Even if an airline could do that (its in the realm of possibility, but I’m not sure its within the realm of sanity), it’d still be a customer service nightmare. What about those who fly one routing frequently and expect to get a status based on a normal routing, but if they flew a more direct routing one day and that person didn’t get status because of it I’m quite sure their’d be people complaining.
Incidentally, I spent a few moments wasting time reading the lawsuit, Mr. Han’s claim lies upon the fact that he said he flew United more because they were going to award him actual miles, whereas other carriers were going to award him something lesser than that… The fact that Mei & Mark, LLP has filed this against multiple airlines sort of negates their argument…
Yup, it’s pretty stupid lawsuit, but I agree that airlines should award customers on money spent, not miles flown.

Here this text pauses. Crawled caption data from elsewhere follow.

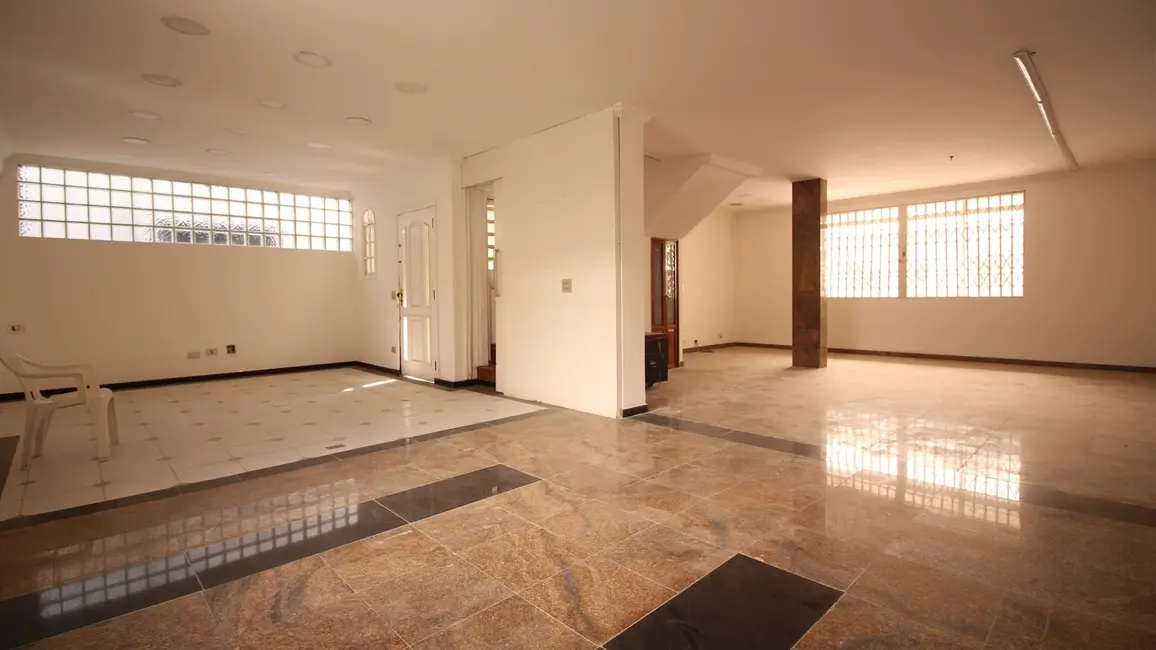 Foto 5 de Sobrado com 5 quartos para alugar, 203m2 em Moema, São Paulo - SP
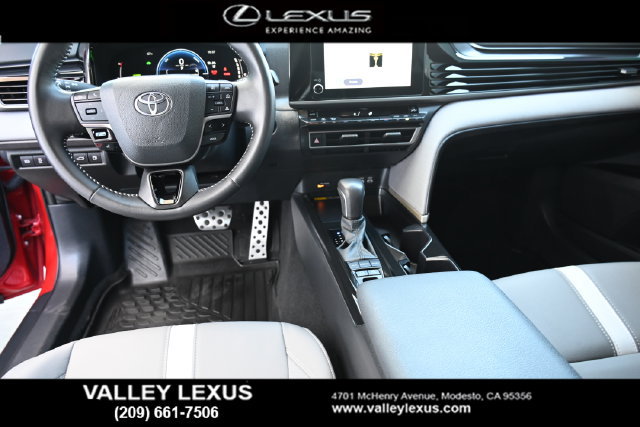 Used 2026 Toyota Camry SE FWD image 15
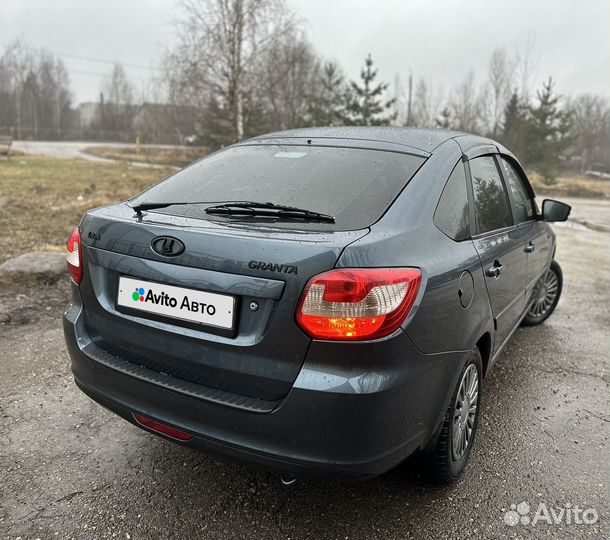 LADA Granta 1.6 МТ, 2015, 140 000 км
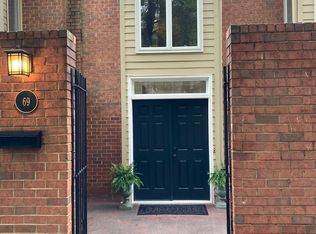 69 Willow Gln NE, Atlanta, GA 30342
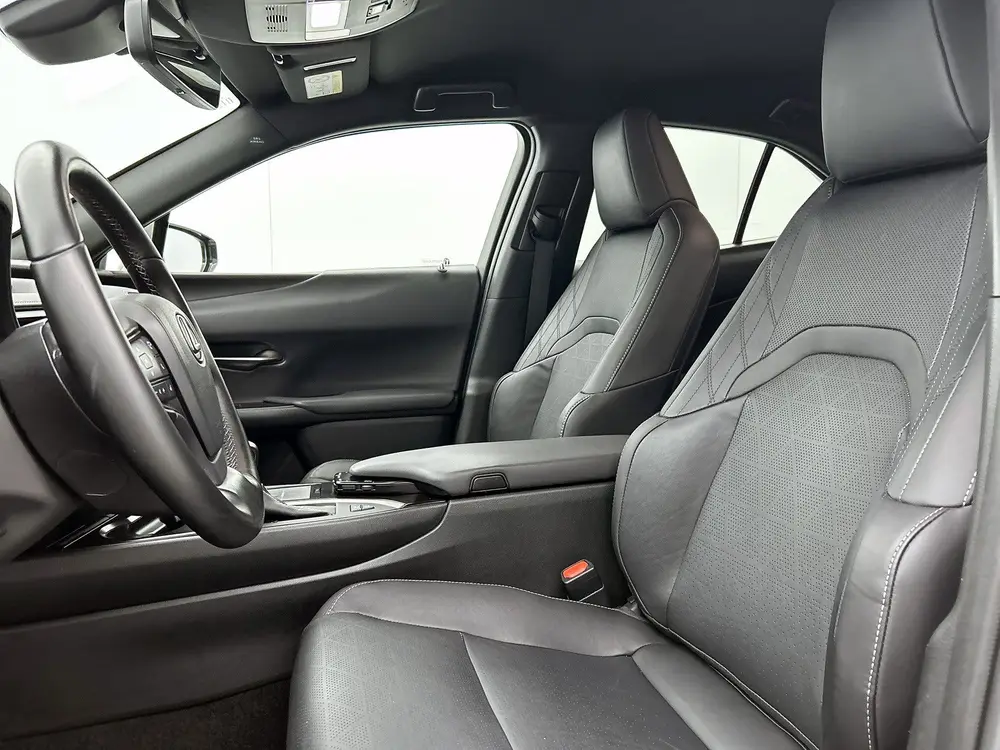 Lexus UX 250h Luxury Line Limited | Triple Led | Head-up Dis uit 2019, foto 18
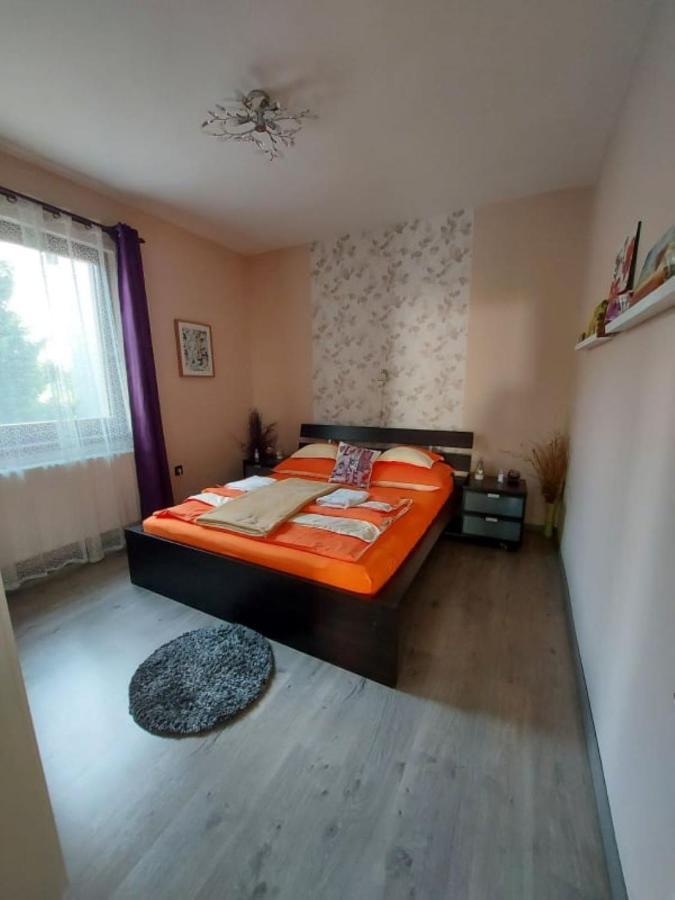 Nagcsalados Rozsa Apartman 발라톤엘 외부 사진
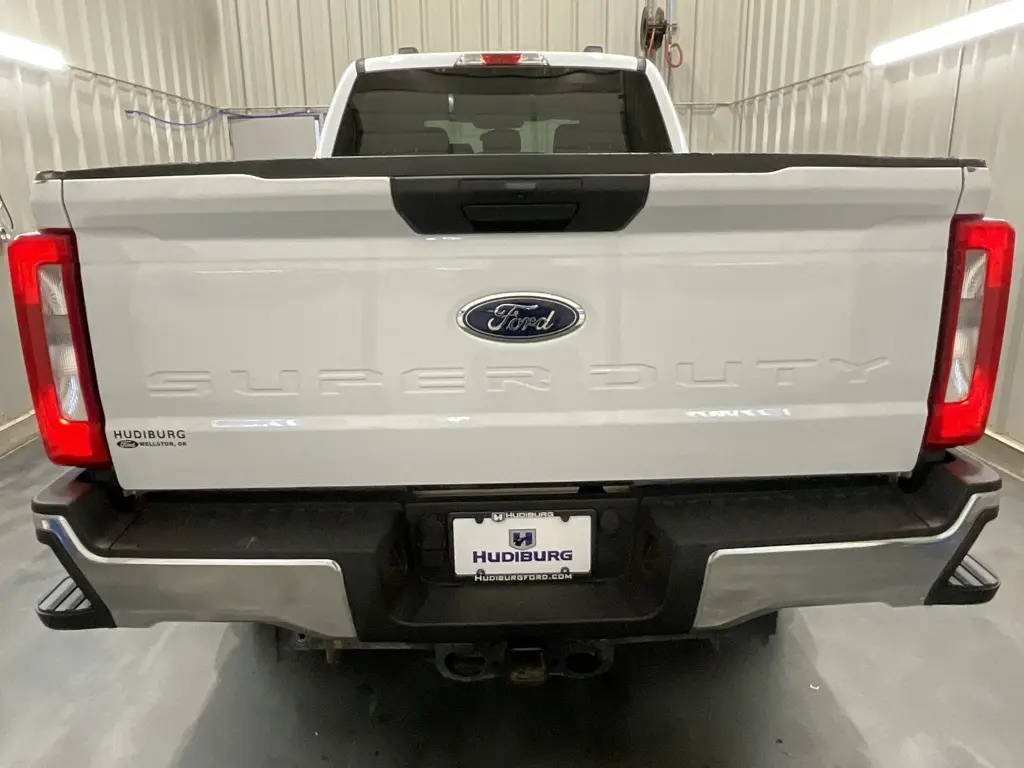 2024 Ford F-250 photo 21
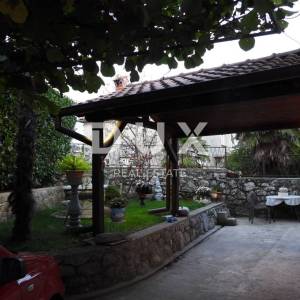 OPATIJA, MATULJI- kuća 400m2 s dvoetažnim stanom i dva apartmana + okućnica 710m2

At first glance, I thought this lawsuit was ridiculous; I have read frequent flyer program terms & conditions before, and they contain boiler-plate language saying the accrual of miles is based on straight-line calculations between airports and not miles actually flown. So, I decided to look at United’s rules after this, and I am shocked to say that whatever attorney reviewed them dropped the ball. The Terms & Conditions do NOT have this clause. This is a *huge* oversight. If this would go to trial (very unlikely), United will make an Expectations argument (especially for purchases through united.com that state the miles that will be earned or because he is a frequent traveler and should know that industry custom is straight-line calculations) and probably prevail, but United earned themselves this lawsuit for not having this boiler-plate language that is in other FF program rules. If you read the terms & conditions in isolation (without taking into consideration any other understanding about how FF programs work), Mr. Han’s interpretation is not unreasonable, so the lawsuit isn’t entirely ridiculous. At most, United’s liability would be to credit the miles for the last 12 months, but United may allow class certification if it comes to the conclusion that it may have liability since the class certification would resolve all these claims at once (The Plaintiff’s Attorney would also get a big payout).